When you run the ask command, the application executes the RAG workflow:

  1. Question Embedding: Generates a vector embedding for your question using Ollama.
  2. Semantic Search: Performs a search in Qdrant to find the top 3 most relevant text chunks based on vector distance.
  3. Context Construction: Combines the retrieved text chunks into a single context block.
  4. Answer Synthesis: Sends the context and your question to Ollama. The LLM uses the provided context to generate a factual answer.
sequenceDiagram
    participant CLI as rag_qdrant ask
    participant O as Ollama (llama3.1)
    participant Q as Qdrant

    CLI->>O: Get embedding for question
    O-->>CLI: Question Vector
    CLI->>Q: POST /collections/pdf_chunks/points/search
    Q-->>CLI: Top 3 relevant chunks
    CLI->>O: Generate answer (Context + Question)
    O-->>CLI: Synthesized Answer
    CLI->>User: Display Answer

Setup

Start Services

  1. Start Qdrant from the repository root:
docker compose up -d qdrant
  1. Access the Qdrant Web UI: Open http://localhost:6333/dashboard in your browser.

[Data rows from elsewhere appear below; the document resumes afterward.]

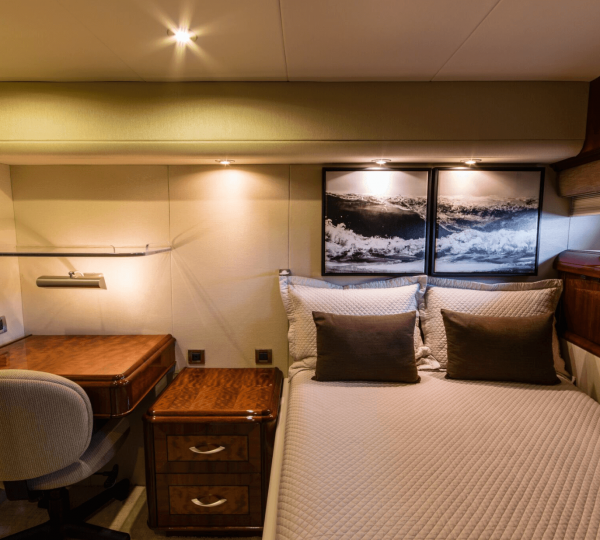 Mojo Interior - Crew quarters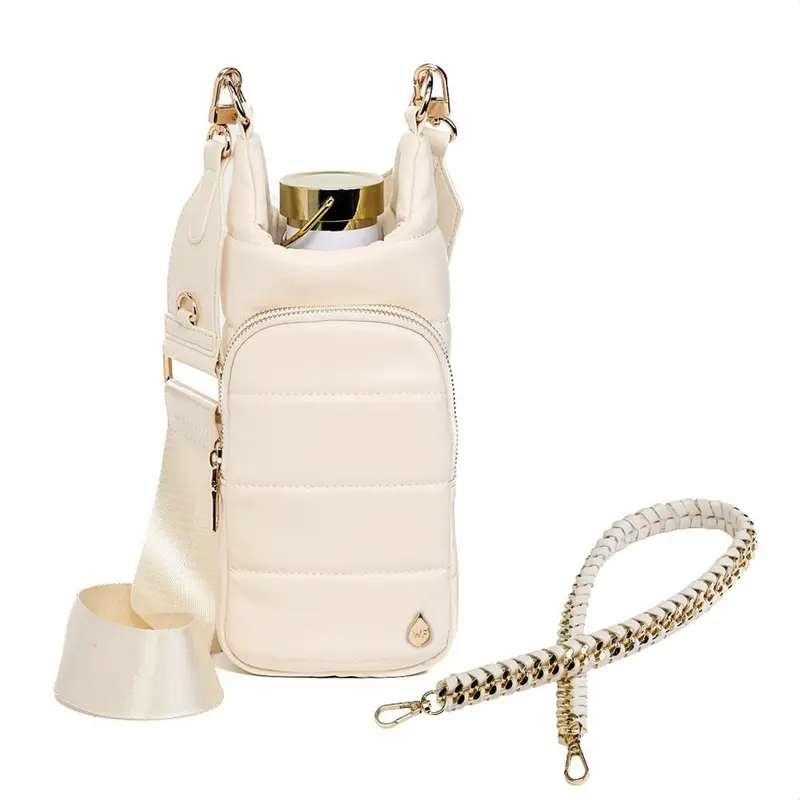 WanderFull Vegan Ivory Leather HydroBag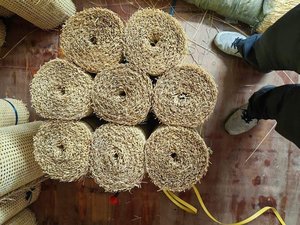 Rollo de ratán PE correas de plástico correas de caña de ratán/rollo de correas de ratán para fabricante de muebles de exterior - Product Image 2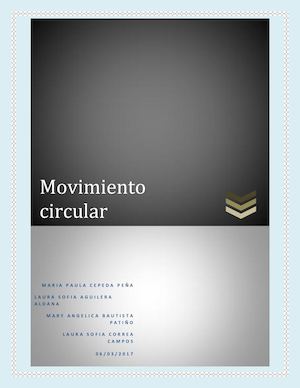 Movimiento Circular 1106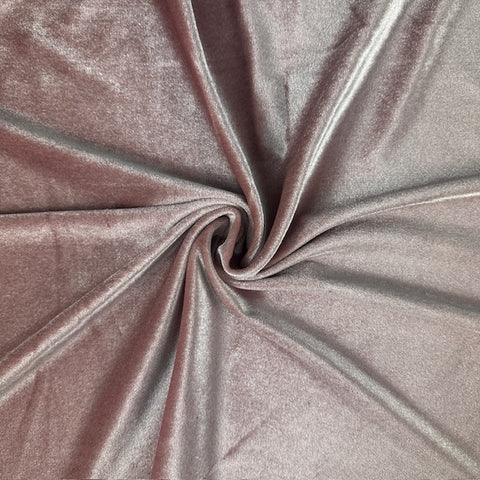 Soft Korean Velvet Fabric In Polyester Blend KORVELVET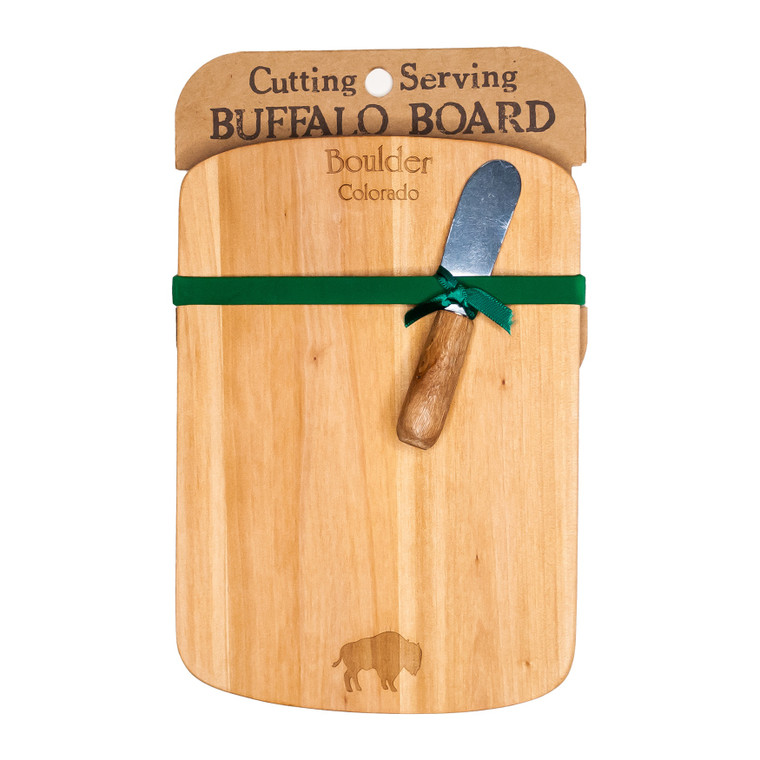 Buffalo Cutting/Serving Board W/ Spreader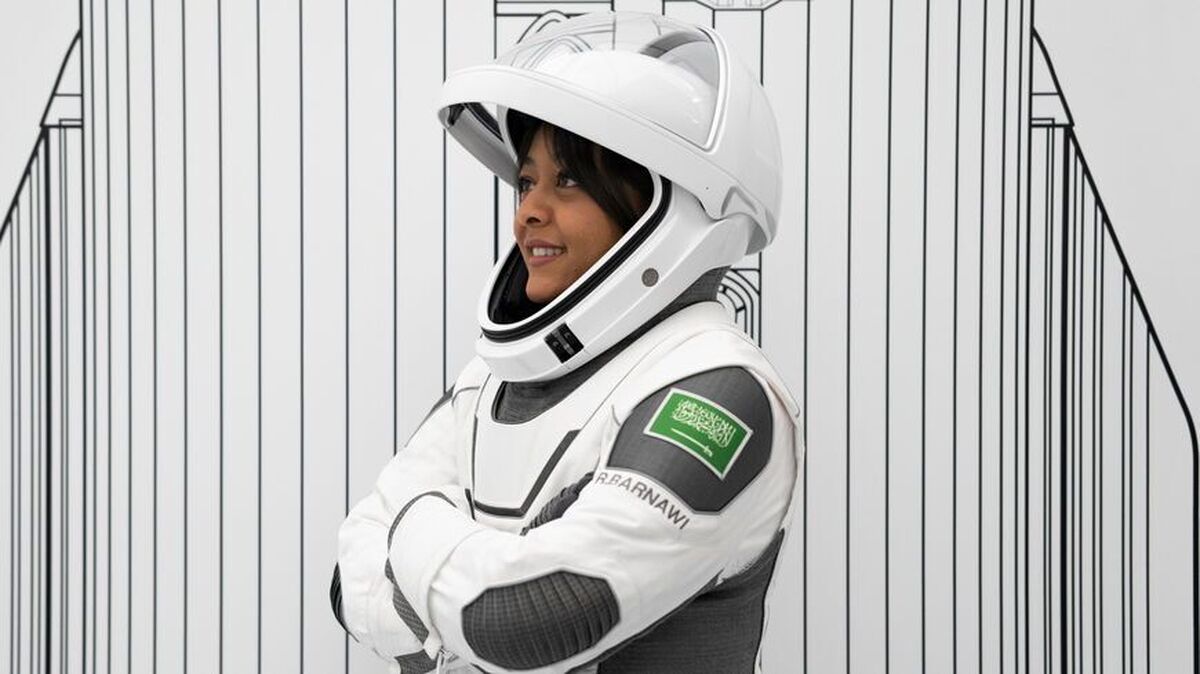 اولین زن عربستانی که به فضا رفت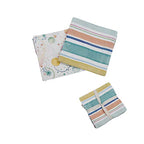 Set 2 Strofinacci Bollicine a Righe e Bolle Piccole – Brandani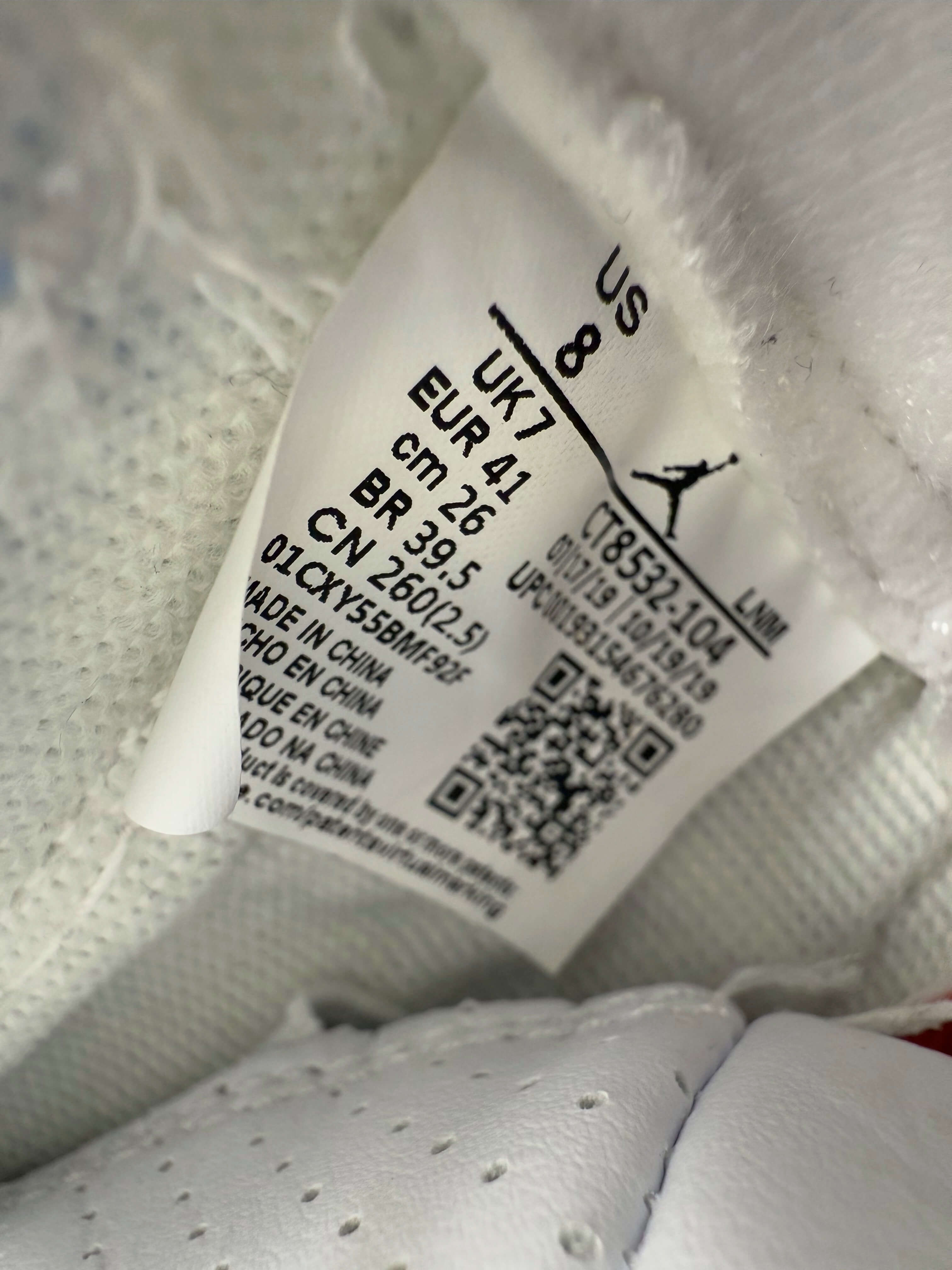 Nike Air Jordan 3 Trainers - 'UNC' (2020) Nike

  2. Ensure Ollama is running and has the llama3.1 model:

ollama run llama3.1

Load a PDF

cargo run -p rag_qdrant -- load path/to/document.pdf

Sample PDF

Use the included sample file:

cargo run -p rag_qdrant -- load data/the-tale-of-peter-rabbit.pdf

Ask a Question

cargo run -p rag_qdrant -- ask "Who is Peter?"

Notes

  • The sample uses vector embeddings (4096-D) for semantic retrieval.
  • It leverages Qdrant’s efficient similarity search.
  • The final answer is generated by an LLM (llama3.1 via Ollama) using the retrieved context.
  • The collection name is pdf_chunks.

File Structure

rag_qdrant/
├── Cargo.toml
└── src/
    └── main.rs

Next Steps

  • Implement chunking strategies (e.g., fixed-size with overlap) instead of page-level chunks.
  • Add support for multiple PDF documents and filtered search.
  • Explore hybrid search (combining full-text and vector search) for better accuracy.